Church of St Thomas Apostle & Martyr

Ipswich Historic Lettering: St Thomas 1   Ipswich Historic Lettering: St Thomas 22016 images
This church in Bramford Lane, on the west side of the railway bridge, has a fairly plain brick and flint exterior by the architect N.F. Cachemaille Day. It was Listed Grade II in 2011:-
ARCHITECTURE - It displays an accomplished architectural design that uses modern materials and construction techniques to interpret traditional forms in a sophisticated and highly individual manner.
DESIGNER - It was designed by Nugent Francis Cachemaille-Day, one of the most prolific and influential church architects of the C20 and a leading figure in the development of the Liturgical Movement in Britain.
MATERIALS - A well-chosen palette of material gives the building sharp detailing, a crisp expression, and neatly refers to the vernacular traditions of the region.
INTERIOR - The church has a spacious, light and uncluttered interior with an elegant, sculptural use of contcrete and contrasting materials. Many contemporary fittings and fixtures remain.
HISTORY - It is an early example in Britain of experimentation of liturgical ideas, which became popular in church architecture during the post-war years.

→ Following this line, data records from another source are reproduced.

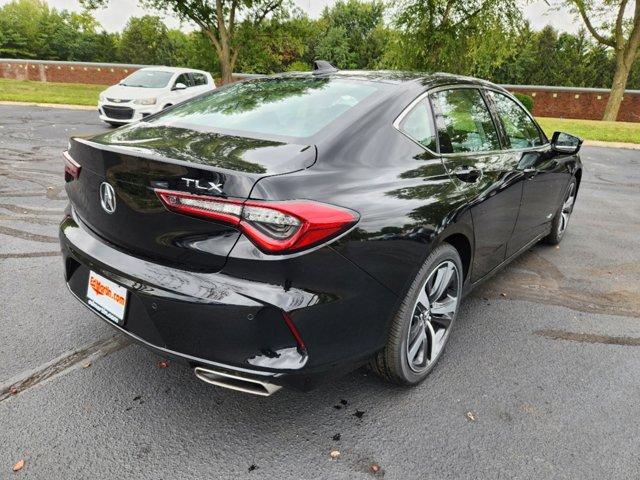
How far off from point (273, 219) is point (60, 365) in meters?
1.66

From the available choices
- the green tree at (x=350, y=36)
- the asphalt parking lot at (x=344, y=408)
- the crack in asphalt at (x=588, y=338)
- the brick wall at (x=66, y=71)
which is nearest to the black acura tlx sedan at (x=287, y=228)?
the asphalt parking lot at (x=344, y=408)

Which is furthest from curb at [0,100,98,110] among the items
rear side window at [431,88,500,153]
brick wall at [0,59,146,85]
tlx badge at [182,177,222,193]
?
tlx badge at [182,177,222,193]

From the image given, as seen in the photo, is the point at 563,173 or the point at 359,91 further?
the point at 563,173

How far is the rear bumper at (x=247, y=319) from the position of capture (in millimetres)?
1867

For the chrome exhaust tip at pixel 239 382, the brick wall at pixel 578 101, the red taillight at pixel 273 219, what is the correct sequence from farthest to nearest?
the brick wall at pixel 578 101 < the chrome exhaust tip at pixel 239 382 < the red taillight at pixel 273 219

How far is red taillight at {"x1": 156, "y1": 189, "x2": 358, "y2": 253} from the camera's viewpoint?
1.81 meters

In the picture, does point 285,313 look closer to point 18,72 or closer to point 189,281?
point 189,281

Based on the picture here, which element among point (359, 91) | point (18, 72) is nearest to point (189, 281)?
point (359, 91)

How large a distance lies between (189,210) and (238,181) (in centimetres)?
22

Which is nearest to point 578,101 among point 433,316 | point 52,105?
point 52,105

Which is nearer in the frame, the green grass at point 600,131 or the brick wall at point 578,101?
the green grass at point 600,131

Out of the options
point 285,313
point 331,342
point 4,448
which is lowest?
point 4,448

Ipswich Historic Lettering: St Thomas 3
The Church of St Thomas was completed in 1938 and consecrated in April of the same year. A new church room was added to the north-east corner in the late 1950s and a new church hall opened next door in 1967. A new vicarage was built to the south of the church in 1983. It is known to be 'high Anglican'. The foundation stone at the base of the tower has either been restored or replaced by the look of things:
'TO THE GLORY OF GOD
THIS FOUNDATION STONE
WAS LAID BY ALDERMAN
EDWARD COLEBY RANSOME
O.B.E., J.P., DONOROF THE
SITE, ON SEPTEMBER TWENTY
THIRD IN THE YEAR NINETEEN
HUNDRED AND THIRTY SEVEN.'
Ipswich Historic Lettering: Sunny Side
Edward Coleby Ransome (1864 - 1939)
Born at Ipswich in 1864, son of James Edward Ransome (1839-1905), agricultural engineer, and his wife Alice née Gross (1837-1929), who married at Alderton, Suffolk in 1863 and in 1871 were living at 'Sunny Side', 20 Fonnereau Road, Ipswich. Educated at Haileybury, Great Amwell after which Edward became a mechanical engineer in the family firm of Ransomes, Sims of Ipswich, becoming Chairman of the Board there; in 1891 was living at 'Holmwood' (the large house in the grounds of St Mary's Convent) , Woodbridge Road, Ipswich. He married at Helston, Cornwall in 1893, Florence Mitford Smith (1857-1948) and in 1901 a 38 year old mechanical engineer living at Uppton Lodge, Warwick Road, Ipswich with his 43 year old wife, who was born at Loddon, Norfolk and ten years later living at 'Highwood', Constitution Hill, Ipswich. He was awarded the OBE in 1919 for services in the supply agricultural machinery during World War I and was a Life Member of the Ipswich Art Club 1913-1938. He was Mayor of Ipswich twice: 1912-1913 and 1918-1919. He died at Ipswich in 1939.